ASSIGNED TASK 1 » Please transcribe the vaccine article from "Measles, mumps, and" to "day or two.".
ASSIGNED TASK 2 »
Answer these questions from the vaccine article:
(a) Which vaccine do children typically receive first, in the hospital after birth?
(b) What are the most common side effects children experience after a vaccine?
(c) How long do common side effects generally last?
ASSIGNED TASK 3 » Resume the vaccine article where its text ends and write what comes next.

EXCERPTED TEXT »
Studies are showing that more and more parents are not taking their children for well visits and immunizations because they’re fearful about exposure to COVID-19. Kevin Via, MD, says immunization of children, especially in the first year of life, is extremely important. Without them, we could see a resurgence of vaccine-preventable illnesses.
Children typically begin their vaccines while in the hospital following birth with the hepatitis B vaccine. Other vaccines and booster shots follow at their well child checks for the next several years. The Centers for Disease Control and Prevention, American Academy of Family Physicians, and American Academy of Pediatrics strongly suggest children receive all vaccines according to the recommended vaccine schedule. Vaccines protect children against these illnesses:
Diphtheria, tetanus, and pertussis (DTaP)
Hepatitis A (HepA)
Hepatitis B (HepB)
Human papillomavirus (HPV)
Measles, mumps, and rubella (MMR)
These vaccines protect children against disease and illness while also preventing the disease or virus from spreading. The most common side effects children experience after a vaccine are tenderness at the injection site, fever, and fussiness. Severe reactions to vaccines are rare. Talk to your pediatrician to find out what is recommended for managing side effects. In general, common side effects last only a day or two.
“It is important to remember that every person has different allergies and health care issues, so it is always recommended to discuss any potential vaccines with your doctor or your child’s pediatrician,” says Dr. Via.
What about immunizations for adults?
Dr. Via shared a breakdown of the recommended adult vaccines and who should get them.

SUPPLIED DATA »
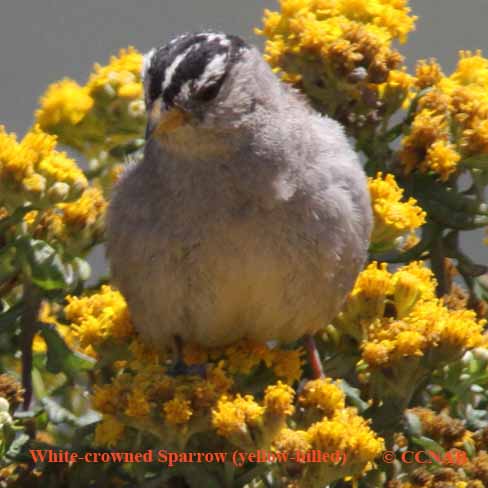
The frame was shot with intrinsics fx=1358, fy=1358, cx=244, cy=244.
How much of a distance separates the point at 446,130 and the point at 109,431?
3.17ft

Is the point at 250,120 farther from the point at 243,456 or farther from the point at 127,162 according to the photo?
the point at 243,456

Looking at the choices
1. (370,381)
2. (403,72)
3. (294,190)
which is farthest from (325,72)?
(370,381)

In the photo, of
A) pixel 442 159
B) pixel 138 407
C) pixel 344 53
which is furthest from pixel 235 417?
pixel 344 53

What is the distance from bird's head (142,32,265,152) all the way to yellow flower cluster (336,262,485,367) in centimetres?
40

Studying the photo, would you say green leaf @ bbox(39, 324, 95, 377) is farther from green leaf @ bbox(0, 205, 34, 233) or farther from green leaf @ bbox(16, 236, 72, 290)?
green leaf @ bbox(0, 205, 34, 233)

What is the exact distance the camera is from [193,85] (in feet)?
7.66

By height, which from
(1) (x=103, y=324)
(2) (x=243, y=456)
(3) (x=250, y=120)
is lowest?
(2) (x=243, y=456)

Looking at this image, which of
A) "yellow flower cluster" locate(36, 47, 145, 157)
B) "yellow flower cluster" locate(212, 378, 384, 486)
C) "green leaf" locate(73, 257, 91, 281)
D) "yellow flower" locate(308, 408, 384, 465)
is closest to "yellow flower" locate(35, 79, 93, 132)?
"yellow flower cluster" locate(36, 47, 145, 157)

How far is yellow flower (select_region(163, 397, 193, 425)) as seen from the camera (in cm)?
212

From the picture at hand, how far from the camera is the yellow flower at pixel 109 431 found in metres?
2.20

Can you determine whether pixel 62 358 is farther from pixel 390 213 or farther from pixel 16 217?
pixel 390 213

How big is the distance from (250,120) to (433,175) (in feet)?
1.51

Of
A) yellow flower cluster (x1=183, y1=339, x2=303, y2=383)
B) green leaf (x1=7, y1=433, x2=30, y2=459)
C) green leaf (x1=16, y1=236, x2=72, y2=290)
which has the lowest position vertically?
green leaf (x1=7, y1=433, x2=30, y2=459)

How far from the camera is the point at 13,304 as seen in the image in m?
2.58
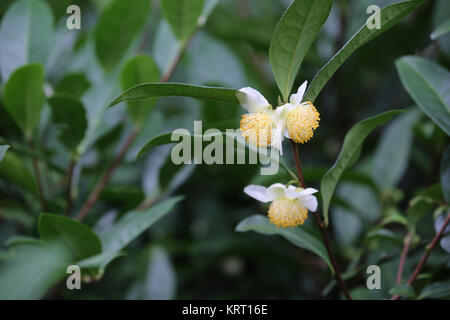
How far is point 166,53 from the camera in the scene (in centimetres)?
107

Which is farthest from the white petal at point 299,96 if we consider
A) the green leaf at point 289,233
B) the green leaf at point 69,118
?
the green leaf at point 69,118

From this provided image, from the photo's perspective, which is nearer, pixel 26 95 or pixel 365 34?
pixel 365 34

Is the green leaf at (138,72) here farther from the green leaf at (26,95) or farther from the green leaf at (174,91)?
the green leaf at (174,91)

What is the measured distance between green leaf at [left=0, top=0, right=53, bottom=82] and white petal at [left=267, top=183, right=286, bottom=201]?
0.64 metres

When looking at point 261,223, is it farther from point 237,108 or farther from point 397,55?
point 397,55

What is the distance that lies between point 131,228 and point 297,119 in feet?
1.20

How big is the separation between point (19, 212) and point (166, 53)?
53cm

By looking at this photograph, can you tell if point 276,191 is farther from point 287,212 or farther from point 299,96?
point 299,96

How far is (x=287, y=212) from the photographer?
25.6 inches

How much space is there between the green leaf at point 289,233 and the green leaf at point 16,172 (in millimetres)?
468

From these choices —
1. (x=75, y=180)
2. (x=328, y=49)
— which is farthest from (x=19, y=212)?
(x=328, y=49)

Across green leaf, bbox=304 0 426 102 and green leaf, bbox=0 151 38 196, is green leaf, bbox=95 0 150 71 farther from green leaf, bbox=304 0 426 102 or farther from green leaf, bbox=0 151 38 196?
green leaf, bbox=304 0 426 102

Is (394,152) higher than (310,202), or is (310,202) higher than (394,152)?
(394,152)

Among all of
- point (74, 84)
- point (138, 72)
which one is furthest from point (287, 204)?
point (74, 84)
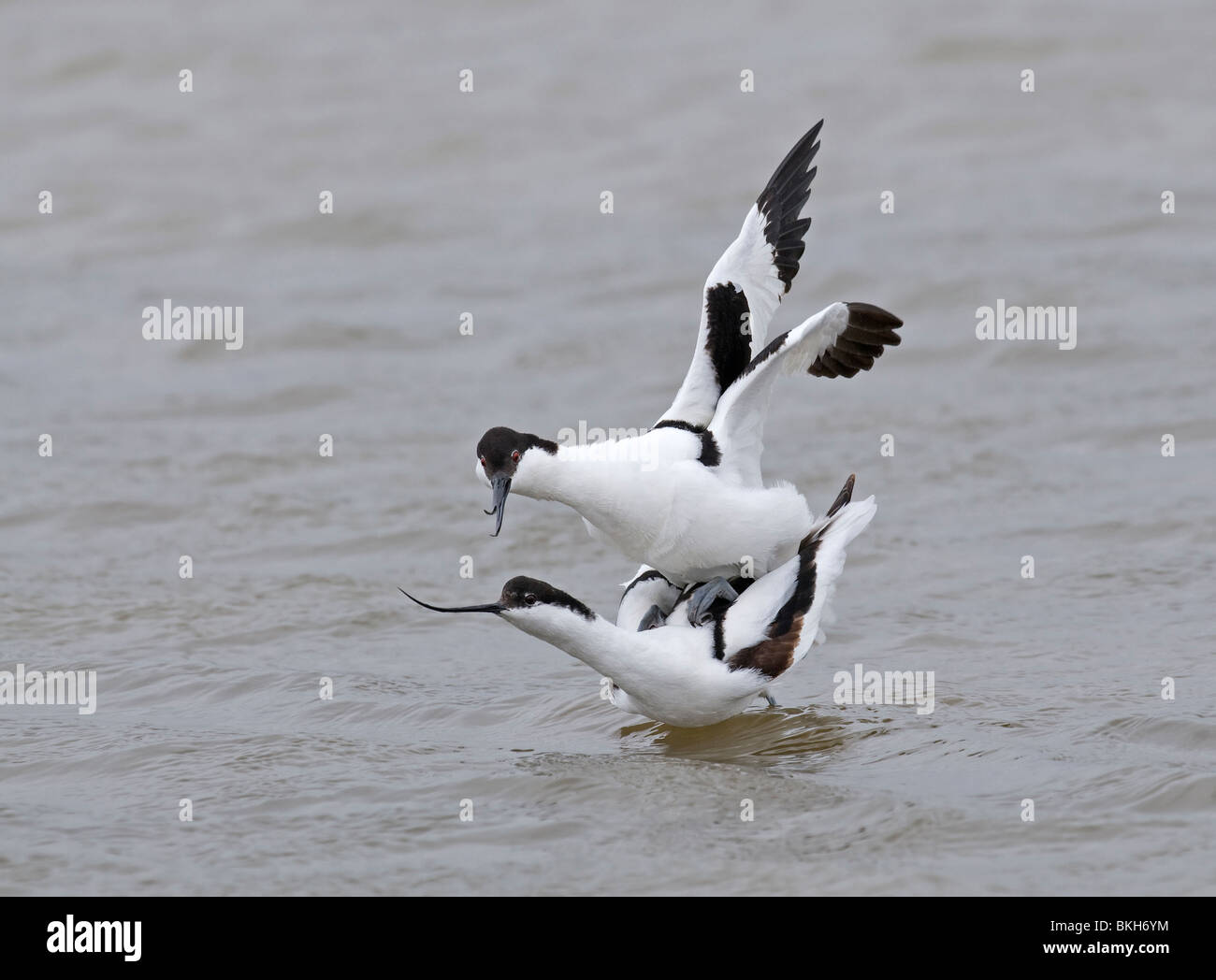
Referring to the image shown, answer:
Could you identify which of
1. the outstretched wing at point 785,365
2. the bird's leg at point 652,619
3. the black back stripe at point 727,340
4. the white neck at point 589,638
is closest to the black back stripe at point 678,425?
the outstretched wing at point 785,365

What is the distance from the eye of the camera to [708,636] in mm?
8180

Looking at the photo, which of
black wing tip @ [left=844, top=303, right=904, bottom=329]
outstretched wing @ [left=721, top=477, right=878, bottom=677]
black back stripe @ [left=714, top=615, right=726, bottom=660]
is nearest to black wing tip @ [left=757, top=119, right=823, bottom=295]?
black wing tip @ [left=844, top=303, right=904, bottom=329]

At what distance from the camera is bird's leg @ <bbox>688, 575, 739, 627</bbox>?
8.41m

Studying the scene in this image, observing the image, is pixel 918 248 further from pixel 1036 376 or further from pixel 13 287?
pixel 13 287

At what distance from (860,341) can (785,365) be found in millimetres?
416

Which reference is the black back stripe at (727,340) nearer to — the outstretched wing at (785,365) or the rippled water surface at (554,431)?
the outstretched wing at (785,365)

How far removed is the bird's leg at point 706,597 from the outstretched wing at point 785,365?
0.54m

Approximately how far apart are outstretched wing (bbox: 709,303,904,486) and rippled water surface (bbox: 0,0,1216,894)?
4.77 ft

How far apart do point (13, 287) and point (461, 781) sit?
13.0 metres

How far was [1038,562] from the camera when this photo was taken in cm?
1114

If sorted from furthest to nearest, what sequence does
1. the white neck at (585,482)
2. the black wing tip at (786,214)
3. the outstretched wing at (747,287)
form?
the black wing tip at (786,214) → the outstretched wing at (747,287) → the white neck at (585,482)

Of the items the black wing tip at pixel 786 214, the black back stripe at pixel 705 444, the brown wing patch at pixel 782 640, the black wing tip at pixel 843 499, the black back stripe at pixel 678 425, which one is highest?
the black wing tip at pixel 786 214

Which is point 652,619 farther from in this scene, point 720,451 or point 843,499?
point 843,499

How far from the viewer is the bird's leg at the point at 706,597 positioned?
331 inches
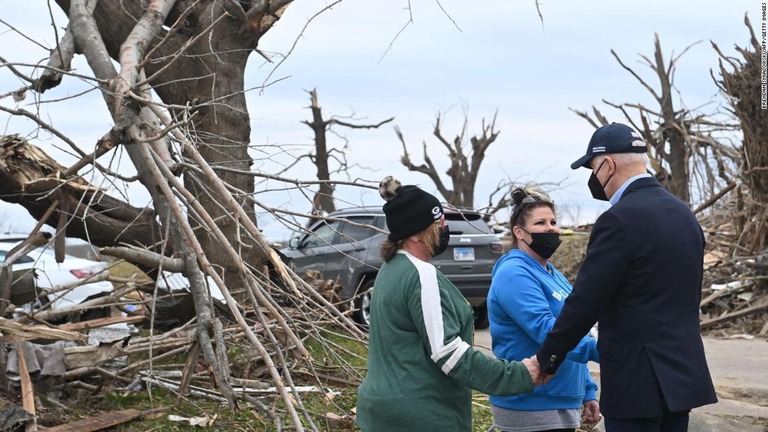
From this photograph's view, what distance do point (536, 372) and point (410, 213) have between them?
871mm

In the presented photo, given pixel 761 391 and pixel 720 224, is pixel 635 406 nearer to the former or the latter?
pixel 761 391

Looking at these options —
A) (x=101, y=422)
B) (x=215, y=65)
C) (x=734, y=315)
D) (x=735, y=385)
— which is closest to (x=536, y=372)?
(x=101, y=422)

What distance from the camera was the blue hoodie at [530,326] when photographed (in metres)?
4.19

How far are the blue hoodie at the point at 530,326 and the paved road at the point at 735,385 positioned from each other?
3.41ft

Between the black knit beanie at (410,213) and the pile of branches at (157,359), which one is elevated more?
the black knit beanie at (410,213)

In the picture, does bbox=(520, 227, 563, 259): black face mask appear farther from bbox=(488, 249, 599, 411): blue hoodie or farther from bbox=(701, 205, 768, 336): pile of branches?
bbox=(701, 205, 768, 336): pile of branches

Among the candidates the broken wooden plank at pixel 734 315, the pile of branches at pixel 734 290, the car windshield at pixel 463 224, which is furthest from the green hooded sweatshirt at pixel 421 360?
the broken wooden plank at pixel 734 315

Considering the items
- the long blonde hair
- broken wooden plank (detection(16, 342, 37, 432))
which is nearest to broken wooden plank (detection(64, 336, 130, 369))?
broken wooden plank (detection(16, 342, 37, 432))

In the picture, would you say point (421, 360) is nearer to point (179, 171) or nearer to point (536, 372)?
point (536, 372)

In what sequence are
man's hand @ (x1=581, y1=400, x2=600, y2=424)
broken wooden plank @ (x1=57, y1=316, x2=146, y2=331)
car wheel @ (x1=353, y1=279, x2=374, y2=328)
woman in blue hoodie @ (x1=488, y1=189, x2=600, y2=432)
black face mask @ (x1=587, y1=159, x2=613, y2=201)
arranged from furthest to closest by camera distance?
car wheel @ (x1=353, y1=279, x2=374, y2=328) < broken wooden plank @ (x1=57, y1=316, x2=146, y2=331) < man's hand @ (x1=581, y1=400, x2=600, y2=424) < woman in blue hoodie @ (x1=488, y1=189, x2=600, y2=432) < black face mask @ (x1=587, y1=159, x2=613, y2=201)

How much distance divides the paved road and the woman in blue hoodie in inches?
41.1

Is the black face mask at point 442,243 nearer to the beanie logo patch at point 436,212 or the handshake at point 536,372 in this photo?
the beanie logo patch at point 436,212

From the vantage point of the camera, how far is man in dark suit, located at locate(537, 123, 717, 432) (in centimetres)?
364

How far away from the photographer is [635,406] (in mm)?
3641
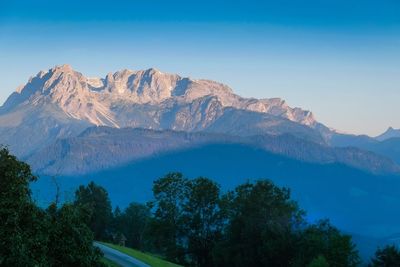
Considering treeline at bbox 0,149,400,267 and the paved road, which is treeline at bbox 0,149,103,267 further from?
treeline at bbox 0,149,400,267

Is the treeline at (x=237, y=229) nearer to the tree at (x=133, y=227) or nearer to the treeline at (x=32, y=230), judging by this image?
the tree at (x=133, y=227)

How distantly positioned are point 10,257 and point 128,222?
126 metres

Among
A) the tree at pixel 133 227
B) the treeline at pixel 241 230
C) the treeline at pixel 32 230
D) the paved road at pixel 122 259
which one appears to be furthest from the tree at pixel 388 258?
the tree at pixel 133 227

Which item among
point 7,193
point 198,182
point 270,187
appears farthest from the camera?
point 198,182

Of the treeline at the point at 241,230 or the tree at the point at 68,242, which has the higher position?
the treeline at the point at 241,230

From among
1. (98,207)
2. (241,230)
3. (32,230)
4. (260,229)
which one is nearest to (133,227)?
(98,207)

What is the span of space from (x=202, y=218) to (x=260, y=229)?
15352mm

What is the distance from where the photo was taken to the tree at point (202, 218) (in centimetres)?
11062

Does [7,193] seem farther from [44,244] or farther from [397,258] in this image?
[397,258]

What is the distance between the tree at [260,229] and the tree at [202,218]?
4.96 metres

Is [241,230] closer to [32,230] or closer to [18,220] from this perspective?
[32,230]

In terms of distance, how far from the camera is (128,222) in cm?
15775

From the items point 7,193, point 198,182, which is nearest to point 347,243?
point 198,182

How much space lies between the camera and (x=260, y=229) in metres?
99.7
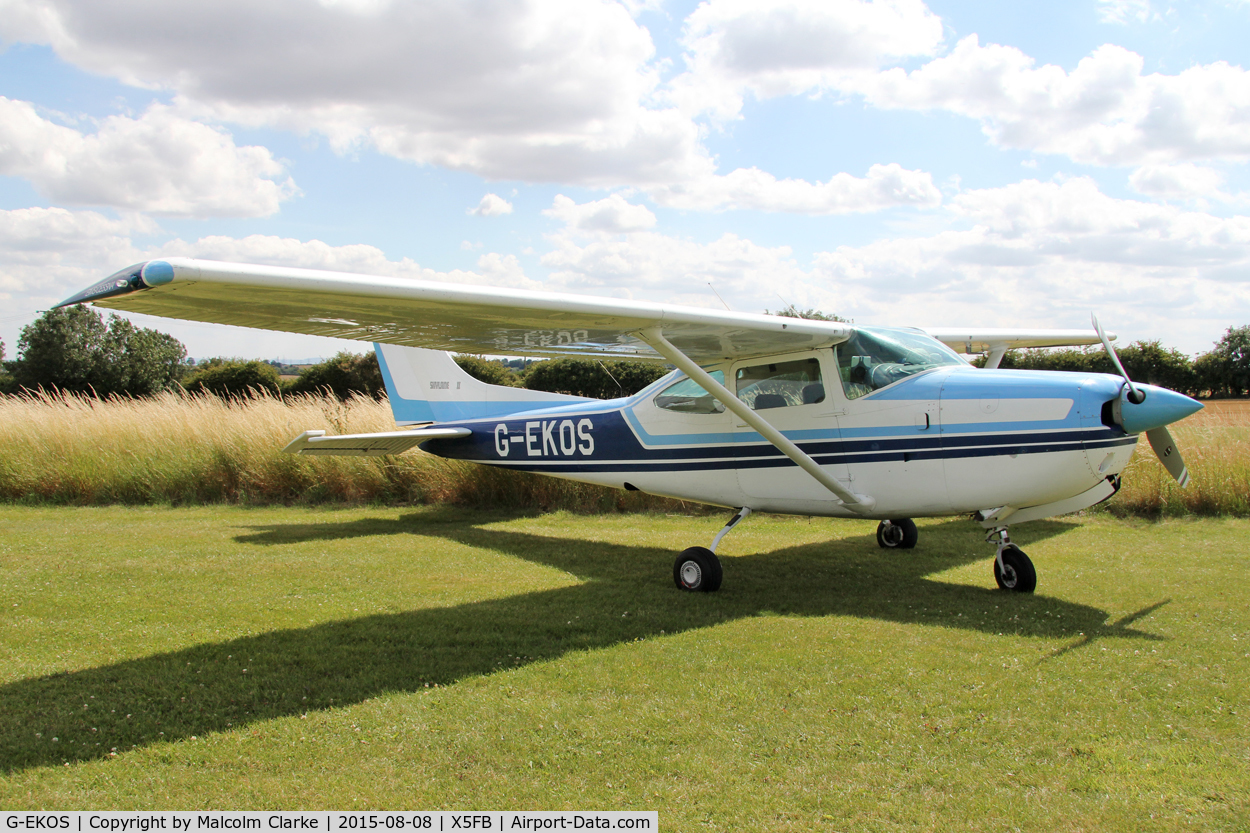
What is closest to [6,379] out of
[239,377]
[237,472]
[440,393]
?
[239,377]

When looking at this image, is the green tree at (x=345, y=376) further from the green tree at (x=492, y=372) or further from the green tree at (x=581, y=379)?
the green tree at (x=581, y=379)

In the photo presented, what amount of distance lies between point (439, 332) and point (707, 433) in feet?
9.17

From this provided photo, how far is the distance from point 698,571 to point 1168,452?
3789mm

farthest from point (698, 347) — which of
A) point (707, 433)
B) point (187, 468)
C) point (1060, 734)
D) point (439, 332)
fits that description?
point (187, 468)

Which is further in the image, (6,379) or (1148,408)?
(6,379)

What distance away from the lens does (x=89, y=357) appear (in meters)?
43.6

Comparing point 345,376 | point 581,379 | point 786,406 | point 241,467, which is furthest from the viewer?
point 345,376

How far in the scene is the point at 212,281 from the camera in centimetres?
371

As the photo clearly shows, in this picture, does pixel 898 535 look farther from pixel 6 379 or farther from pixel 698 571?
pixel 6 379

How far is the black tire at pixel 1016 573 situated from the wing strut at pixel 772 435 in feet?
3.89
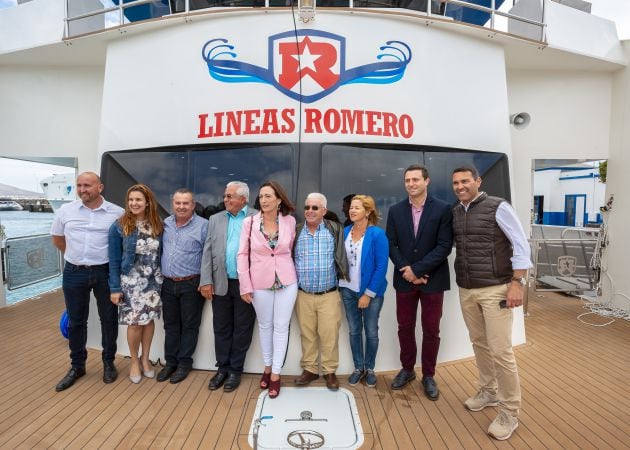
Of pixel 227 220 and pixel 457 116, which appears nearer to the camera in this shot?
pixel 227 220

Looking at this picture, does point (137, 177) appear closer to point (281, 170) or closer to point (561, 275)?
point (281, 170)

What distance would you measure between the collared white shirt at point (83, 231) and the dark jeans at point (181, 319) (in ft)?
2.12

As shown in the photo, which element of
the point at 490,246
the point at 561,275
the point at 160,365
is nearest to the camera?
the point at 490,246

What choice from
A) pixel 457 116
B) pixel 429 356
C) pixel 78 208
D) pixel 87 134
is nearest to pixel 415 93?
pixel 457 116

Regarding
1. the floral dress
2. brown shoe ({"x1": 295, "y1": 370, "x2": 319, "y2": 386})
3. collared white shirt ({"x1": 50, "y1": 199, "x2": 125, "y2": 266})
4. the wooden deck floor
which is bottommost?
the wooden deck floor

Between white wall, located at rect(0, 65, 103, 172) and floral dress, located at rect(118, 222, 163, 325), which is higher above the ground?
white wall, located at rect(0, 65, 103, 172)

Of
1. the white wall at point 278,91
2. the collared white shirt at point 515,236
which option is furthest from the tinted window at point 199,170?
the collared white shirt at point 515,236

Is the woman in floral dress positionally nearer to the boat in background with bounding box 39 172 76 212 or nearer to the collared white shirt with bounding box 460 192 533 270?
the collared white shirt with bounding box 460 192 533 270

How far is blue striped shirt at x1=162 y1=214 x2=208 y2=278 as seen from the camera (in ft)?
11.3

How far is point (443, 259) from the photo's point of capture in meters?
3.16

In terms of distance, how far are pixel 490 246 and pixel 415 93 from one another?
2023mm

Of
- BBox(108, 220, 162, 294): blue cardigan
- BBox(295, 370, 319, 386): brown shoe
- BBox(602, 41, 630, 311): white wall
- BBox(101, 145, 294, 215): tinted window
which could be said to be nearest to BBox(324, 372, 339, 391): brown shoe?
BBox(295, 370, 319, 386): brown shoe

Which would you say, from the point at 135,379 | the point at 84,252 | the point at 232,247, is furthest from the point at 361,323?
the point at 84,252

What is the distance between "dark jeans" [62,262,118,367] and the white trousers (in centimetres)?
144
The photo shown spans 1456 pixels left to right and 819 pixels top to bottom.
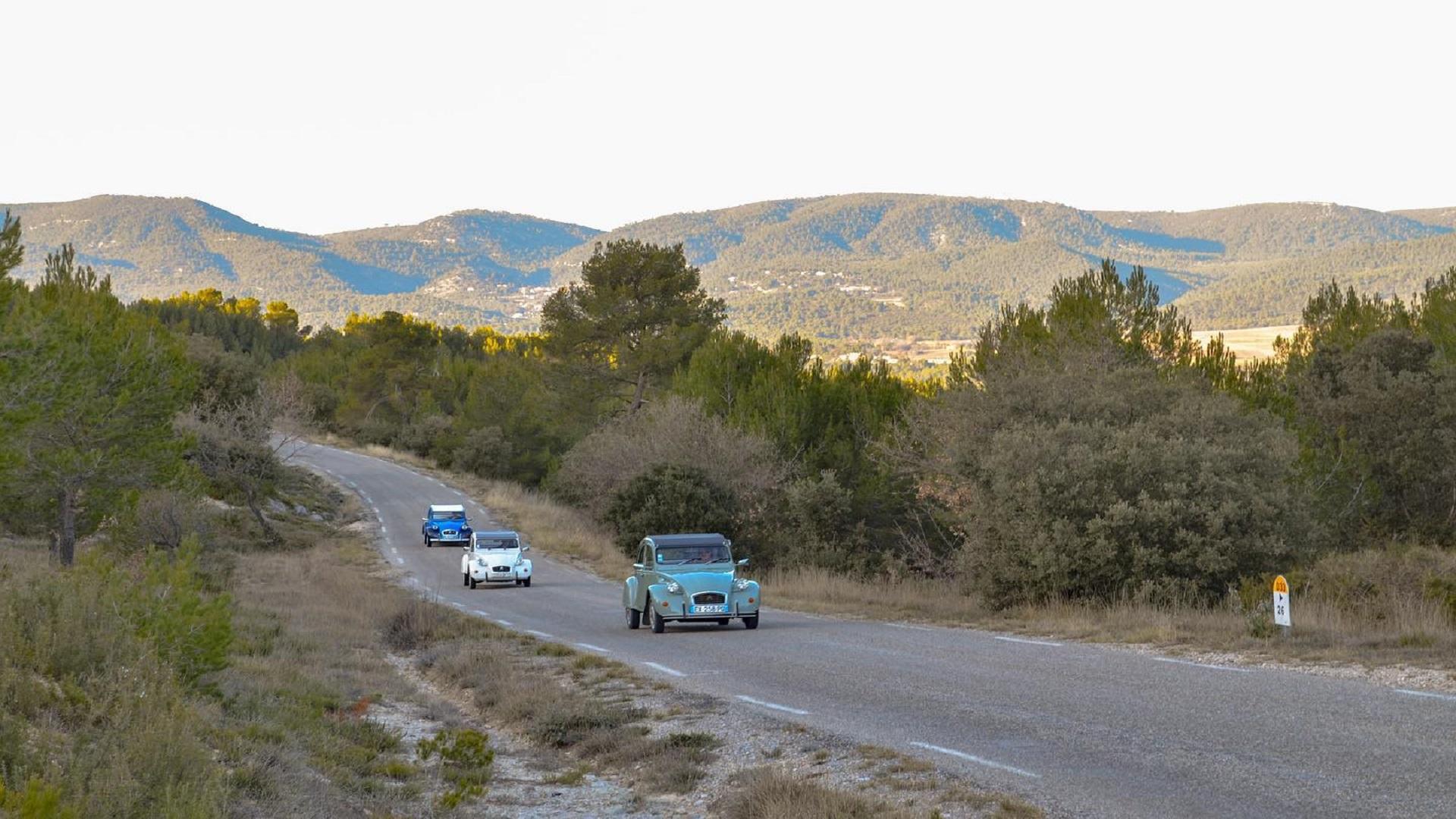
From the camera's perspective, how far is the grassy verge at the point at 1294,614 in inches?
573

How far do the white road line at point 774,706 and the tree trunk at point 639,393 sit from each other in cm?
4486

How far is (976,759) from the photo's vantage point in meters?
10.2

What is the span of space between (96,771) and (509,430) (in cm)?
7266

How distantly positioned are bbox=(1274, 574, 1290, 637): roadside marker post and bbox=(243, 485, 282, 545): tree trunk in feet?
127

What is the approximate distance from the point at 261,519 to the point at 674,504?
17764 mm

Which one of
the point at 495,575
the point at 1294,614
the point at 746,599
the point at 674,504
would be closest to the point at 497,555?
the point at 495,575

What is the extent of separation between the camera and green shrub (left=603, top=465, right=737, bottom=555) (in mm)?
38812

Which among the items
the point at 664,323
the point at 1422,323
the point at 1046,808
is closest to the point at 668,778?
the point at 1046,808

OUTPUT 1 »
Measles, mumps, and rubella (MMR)
These vaccines protect children against disease and illness while also preventing the disease or virus from spreading. The most common side effects children experience after a vaccine are tenderness at the injection site, fever, and fussiness. Severe reactions to vaccines are rare. Talk to your pediatrician to find out what is recommended for managing side effects. In general, common side effects last only a day or two.

OUTPUT 2 »
(a) The hepatitis B vaccine.
(b) Tenderness at the injection site, fever, and fussiness.
(c) Only a day or two.

OUTPUT 3 »
Flu: The flu shot is recommended every year, starting in September, for people of all ages. This shot is yearly so the vaccine can keep up with the changing flu virus and offer the best protection.
Tetanus: A tetanus shot is recommended every 10 years for all ages in order to maintain immunity. This shot protects you against the bacterial infection tetanus, also known as lockjaw. Tetanus can get into the body through broken skin, most commonly through objects carrying the infection breaking through your skin, like a rusty nail or other sharp objects.
Pneumonia: The two pneumonia vaccines are Prevnar and Pneumovax, both one-time vaccines recommended for adults older than 65. It is recommended that you receive both shots. The second shot should be given a year after the first. Sometimes a pneumonia shot is given before the age of 65 if someone has medical problems such as diabetes or COPD. Pneumonia is an infection of the lungs.
Shingles: This two-dose vaccine is recommended for adults older than 50. Shingles is a viral infection that affects your nerves. It can cause burning, pain, tingling, or itching, as well as a rash and blisters.
Human papillomavirus (HPV): This vaccine is recommended for ages 11–27 for protection against certain types of HPV, a common virus that can cause cervical cancer. This is a two-dose vaccine that is given only once.
COVID-19: The recommendations for
this vaccine are changing often with different vaccine options available for protection against COVID-19. Please see the CDC website for the most up-to-date recommendations.
Travel: Travel vaccinations vary depending on your destination. These can include hepatitis A, typhoid, and yellow fever. The CDC website has good resources about recommendations specific to every country. You should start this process at least six months before your travel date.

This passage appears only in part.